Instruction
Copy out every one of the records below word for word, changing nothing.

Provided records
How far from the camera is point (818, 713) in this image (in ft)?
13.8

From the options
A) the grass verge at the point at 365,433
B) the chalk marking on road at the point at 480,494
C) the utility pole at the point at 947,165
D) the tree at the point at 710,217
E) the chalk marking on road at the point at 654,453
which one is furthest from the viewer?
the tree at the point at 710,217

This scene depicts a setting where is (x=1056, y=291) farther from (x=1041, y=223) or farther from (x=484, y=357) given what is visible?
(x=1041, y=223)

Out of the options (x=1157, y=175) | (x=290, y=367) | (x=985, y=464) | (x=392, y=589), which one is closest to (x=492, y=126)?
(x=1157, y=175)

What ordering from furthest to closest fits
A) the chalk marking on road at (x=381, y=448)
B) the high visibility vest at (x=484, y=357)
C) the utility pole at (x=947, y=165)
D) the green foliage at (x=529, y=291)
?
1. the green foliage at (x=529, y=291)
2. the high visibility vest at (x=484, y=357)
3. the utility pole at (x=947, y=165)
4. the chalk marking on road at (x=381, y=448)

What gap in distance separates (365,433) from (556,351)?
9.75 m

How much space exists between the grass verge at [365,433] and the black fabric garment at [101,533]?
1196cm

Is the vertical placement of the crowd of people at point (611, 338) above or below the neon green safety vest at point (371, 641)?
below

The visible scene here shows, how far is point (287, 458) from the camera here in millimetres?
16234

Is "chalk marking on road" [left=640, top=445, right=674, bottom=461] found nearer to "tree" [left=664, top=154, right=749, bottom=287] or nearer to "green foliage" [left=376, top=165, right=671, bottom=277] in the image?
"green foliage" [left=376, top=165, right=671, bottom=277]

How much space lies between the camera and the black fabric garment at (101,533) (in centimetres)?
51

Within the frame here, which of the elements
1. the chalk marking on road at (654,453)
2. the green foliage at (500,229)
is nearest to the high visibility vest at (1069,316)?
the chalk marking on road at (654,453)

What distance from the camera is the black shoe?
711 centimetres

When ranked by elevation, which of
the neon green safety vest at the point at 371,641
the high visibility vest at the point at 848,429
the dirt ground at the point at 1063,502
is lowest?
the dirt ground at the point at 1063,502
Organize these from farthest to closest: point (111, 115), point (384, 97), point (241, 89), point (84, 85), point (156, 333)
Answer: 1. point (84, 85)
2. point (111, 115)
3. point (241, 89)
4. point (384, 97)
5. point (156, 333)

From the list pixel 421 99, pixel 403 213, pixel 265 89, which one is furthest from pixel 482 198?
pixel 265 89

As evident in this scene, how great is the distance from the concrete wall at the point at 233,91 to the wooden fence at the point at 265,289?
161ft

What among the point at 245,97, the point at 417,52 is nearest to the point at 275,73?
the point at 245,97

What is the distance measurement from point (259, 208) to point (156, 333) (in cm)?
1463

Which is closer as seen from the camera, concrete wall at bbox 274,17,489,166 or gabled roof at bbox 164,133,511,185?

Answer to the task
How far from the camera is point (818, 713) in this image (in ft)?
13.8

From the options
A) the grass verge at the point at 365,433
B) the chalk marking on road at the point at 480,494
C) the utility pole at the point at 947,165
D) the tree at the point at 710,217
E) the chalk marking on road at the point at 654,453
which one is furthest from the viewer?
the tree at the point at 710,217

This scene depicts a setting where is (x=1056, y=291) farther from (x=1041, y=223) or farther from (x=484, y=357) given what is visible?
(x=1041, y=223)

Out of the options (x=1157, y=175) | (x=290, y=367) | (x=985, y=464) | (x=392, y=589), which one is closest to (x=492, y=126)?
(x=1157, y=175)

What ordering from furthest to closest fits
A) the chalk marking on road at (x=381, y=448)
B) the high visibility vest at (x=484, y=357)
C) the utility pole at (x=947, y=165)
D) the green foliage at (x=529, y=291)
?
1. the green foliage at (x=529, y=291)
2. the high visibility vest at (x=484, y=357)
3. the utility pole at (x=947, y=165)
4. the chalk marking on road at (x=381, y=448)

What gap in distance separates (365,433) from (556,351)?
9.75 m

How much space exists between the grass verge at [365,433] and the black fabric garment at [101,533]?
1196cm

Is the vertical placement of the crowd of people at point (611, 338) above or below the neon green safety vest at point (371, 641)?
below

The visible scene here shows, how far is point (287, 458) from the camera here in millimetres?
16234

Is "chalk marking on road" [left=640, top=445, right=674, bottom=461] found nearer to "tree" [left=664, top=154, right=749, bottom=287] or nearer to "green foliage" [left=376, top=165, right=671, bottom=277] in the image?
"green foliage" [left=376, top=165, right=671, bottom=277]

How much space lies between the camera and the black fabric garment at (101,533) (in centimetres)?
51

Within the frame here, which of the elements
1. the chalk marking on road at (654,453)
2. the green foliage at (500,229)
is nearest to the high visibility vest at (1069,316)?
the chalk marking on road at (654,453)

What distance from the camera is the black shoe?
711 centimetres

When ranked by elevation, which of
the neon green safety vest at the point at 371,641
the high visibility vest at the point at 848,429
the dirt ground at the point at 1063,502
is lowest?
the dirt ground at the point at 1063,502
Organize these from farthest to closest: point (111, 115), point (384, 97), point (241, 89), point (84, 85), point (156, 333)
Answer: 1. point (84, 85)
2. point (111, 115)
3. point (241, 89)
4. point (384, 97)
5. point (156, 333)

From the list pixel 421 99, pixel 403 213, pixel 265 89, which one is furthest from pixel 482 198?
pixel 265 89

As evident in this scene, how great is the distance from the concrete wall at the point at 233,91 to the wooden fence at the point at 265,289?
161ft

What among the point at 245,97, the point at 417,52 is nearest to the point at 275,73?
the point at 245,97

What is the distance measurement from point (259, 208) to point (156, 333) (in cm)?
1463

Which is closer as seen from the camera, concrete wall at bbox 274,17,489,166 or gabled roof at bbox 164,133,511,185?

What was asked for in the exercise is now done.